You’re the Worst, Season 2
Created by Stephen Falk
Premieres Wednesday, September 9th at 10:30pm (ET) on FXX
2 episodes watched for review
It’s been a long year without You’re the Worst. With its debut way back in the summer of 2014, it was the dynamic new face of FX programming, along with Married, a marked departure from the network’s gritty, dark dramas. You’re the Worst’s simple premise (man and woman meet at mutual acquaintance’s wedding, proceed to fall for each other, mess a lot of things up in the process) was a platform for the show to critique society and relationships as a whole. Gretchen (Aya Cash) and Jimmy (Chris Geere), over the course of the season, stumbled into a meaningful relationship together, as they, with friends Lindsay (Kether Donohue) and Edgar (Desmin Borges) navigated life in Los Angeles. Since You’re the Worst‘s premiere, sincere, cynical television shows have become more popular, lauded for their dark and dramatic explorations of depression, failure and identity. You’re the Worst deserves all this praise and more, as it continues to tell the stories of painfully insecure, commitment-phobic adults who are searching for meaning in the worst possible ways.
Cash and Geere anchored season one with their consistent, acerbic performances as Gretchen and Jimmy, and are no different in season two. Jimmy and Gretchen are living together, but this doesn’t automatically mean the two are deep in domestic bliss. “The Sweater People,” the season opener, finds Jimmy and Gretchen increasingly, exhaustedly one-upping each other to prove that they aren’t going to become a boring couple. The way Gretchen and Jimmy dance around their feelings for and about one another, letting just enough slip to let the other know that they care, is one of the best parts of You’re the Worst. Geere and Cash have screwball comedy chemistry together, Cary Grant and Katharine Hepburn for the smartphone generation, as they get into increasingly absurd situations and somehow manage to stick together, despite it all. It’s impossible to imagine Gretchen and Jimmy played by any other actors, and their love of the show and each other as performers is present in every episode.
While Jimmy and Gretchen are still the show’s main focus, it’s Kether Donohue’s Lindsay that steals the spotlight in the first two episodes of the season. Lindsay as a character has changed the most since the beginning of the show, and Donohue has played every twist and turn with a winning, endearing self-centeredness. Season two finds Lindsay in an emotional tailspin since her separation from Paul, her breezy ignorance sadder, her fear of being alone desperately on display. “Crevasses,” the second episode of the season, sees Lindsay at her lowest, and yet still wickedly funny. Donohue and You’re the Worst’s writers find the balance between indulging Lindsay’s worst tendencies for humor and reigning her back in just enough that she’s tragic, instead of utterly unlikable.
While You’re the Worst is decidedly a show about Gretchen and Jimmy, the increased focus on Lindsay is helping to expand the show’s storytelling possibility.
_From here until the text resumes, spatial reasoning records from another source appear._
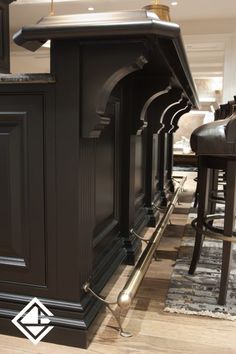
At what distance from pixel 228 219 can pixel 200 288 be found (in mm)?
389

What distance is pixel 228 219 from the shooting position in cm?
164

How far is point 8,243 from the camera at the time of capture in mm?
1399

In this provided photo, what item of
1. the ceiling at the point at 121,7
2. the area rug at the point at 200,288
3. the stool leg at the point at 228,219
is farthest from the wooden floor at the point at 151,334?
the ceiling at the point at 121,7

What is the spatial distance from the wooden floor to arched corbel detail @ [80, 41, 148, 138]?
69 cm

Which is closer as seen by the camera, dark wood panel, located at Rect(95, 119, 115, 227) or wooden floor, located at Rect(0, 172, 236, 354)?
wooden floor, located at Rect(0, 172, 236, 354)

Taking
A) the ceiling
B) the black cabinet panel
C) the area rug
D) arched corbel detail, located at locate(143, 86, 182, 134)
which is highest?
the ceiling

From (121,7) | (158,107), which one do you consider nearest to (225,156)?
(158,107)

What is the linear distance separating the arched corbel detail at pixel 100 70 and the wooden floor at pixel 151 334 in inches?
27.0

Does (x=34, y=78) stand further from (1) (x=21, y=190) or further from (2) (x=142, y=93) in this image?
(2) (x=142, y=93)

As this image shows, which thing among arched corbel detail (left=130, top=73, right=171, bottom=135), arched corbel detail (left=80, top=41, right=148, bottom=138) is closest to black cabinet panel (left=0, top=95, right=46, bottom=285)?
arched corbel detail (left=80, top=41, right=148, bottom=138)

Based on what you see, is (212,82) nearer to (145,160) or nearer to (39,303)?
(145,160)

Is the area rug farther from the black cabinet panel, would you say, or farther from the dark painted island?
the black cabinet panel

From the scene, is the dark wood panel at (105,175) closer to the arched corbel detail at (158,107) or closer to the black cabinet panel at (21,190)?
the black cabinet panel at (21,190)

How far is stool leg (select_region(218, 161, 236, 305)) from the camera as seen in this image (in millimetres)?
1611
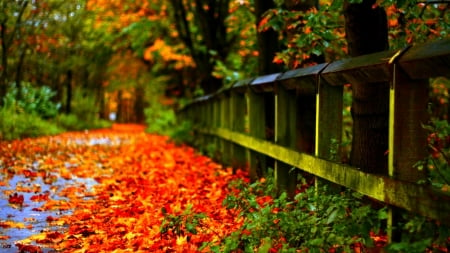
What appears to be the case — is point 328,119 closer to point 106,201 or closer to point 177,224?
point 177,224

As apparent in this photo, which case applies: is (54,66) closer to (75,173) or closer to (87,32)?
(87,32)

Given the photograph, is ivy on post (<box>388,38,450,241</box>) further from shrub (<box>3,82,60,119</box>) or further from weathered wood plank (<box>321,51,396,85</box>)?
shrub (<box>3,82,60,119</box>)

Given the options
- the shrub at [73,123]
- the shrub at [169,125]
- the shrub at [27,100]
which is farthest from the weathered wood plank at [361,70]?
the shrub at [73,123]

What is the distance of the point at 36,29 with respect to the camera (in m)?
22.0

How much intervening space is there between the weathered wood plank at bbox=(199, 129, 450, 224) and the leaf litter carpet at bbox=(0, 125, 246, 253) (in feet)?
3.18

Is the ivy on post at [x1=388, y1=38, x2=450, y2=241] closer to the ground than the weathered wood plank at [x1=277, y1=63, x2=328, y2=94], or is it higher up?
closer to the ground

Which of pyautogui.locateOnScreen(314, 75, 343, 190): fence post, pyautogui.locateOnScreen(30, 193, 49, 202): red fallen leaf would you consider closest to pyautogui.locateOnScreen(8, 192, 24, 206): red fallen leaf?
pyautogui.locateOnScreen(30, 193, 49, 202): red fallen leaf

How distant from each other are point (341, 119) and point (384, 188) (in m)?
1.41

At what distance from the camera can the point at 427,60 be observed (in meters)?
3.09

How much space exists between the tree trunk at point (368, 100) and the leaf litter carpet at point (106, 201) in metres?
1.38

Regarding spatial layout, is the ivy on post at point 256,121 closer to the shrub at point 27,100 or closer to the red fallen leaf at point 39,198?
the red fallen leaf at point 39,198

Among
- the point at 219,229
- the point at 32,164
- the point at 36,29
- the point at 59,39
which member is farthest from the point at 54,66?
the point at 219,229

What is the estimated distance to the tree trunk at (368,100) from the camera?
16.4 feet

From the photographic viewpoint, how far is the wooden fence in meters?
3.16
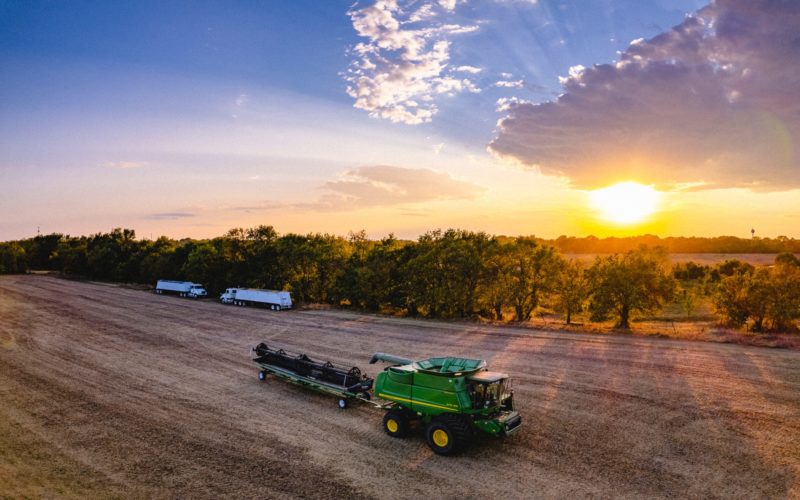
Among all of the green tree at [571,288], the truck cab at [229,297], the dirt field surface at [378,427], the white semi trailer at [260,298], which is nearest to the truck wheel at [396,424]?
the dirt field surface at [378,427]

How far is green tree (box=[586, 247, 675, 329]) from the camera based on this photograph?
35875 millimetres

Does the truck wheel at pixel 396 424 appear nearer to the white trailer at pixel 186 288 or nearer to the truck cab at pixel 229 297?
the truck cab at pixel 229 297

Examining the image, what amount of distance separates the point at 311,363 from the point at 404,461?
8211 mm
With only four characters, You’re the Worst’s world could seem small, even claustrophobic, and yet each character is so well-developed and clearly defined that the show has endless storytelling possibilities. For example, Edgar’s developed feelings for Lindsay, sparked by the events of the season one finale, and the first two episodes of the season explore that dynamic, although the show could have easily expanded on his identity as a veteran, his drug dealing past, or his current job at a gym. Edgar is specific enough as a character that he feels real, though not so specific that he becomes an archetype and is pigeon-holed into scenarios and storylines. Each character in You’re the Worst is like this, representing a new world to explore, a new Los Angeles subculture, a new target for Stephen Falk and the show’s wry, witty sensibilities.
You’re the Worst is a show with a point of view, about everything from hipsters to writing to the insincerity of Los Angeles, and every character and every storyline serves to expand on that point of view. The show’s first season was full of humor and unique writing, and its confident season two debut shows no signs of that changing any time soon.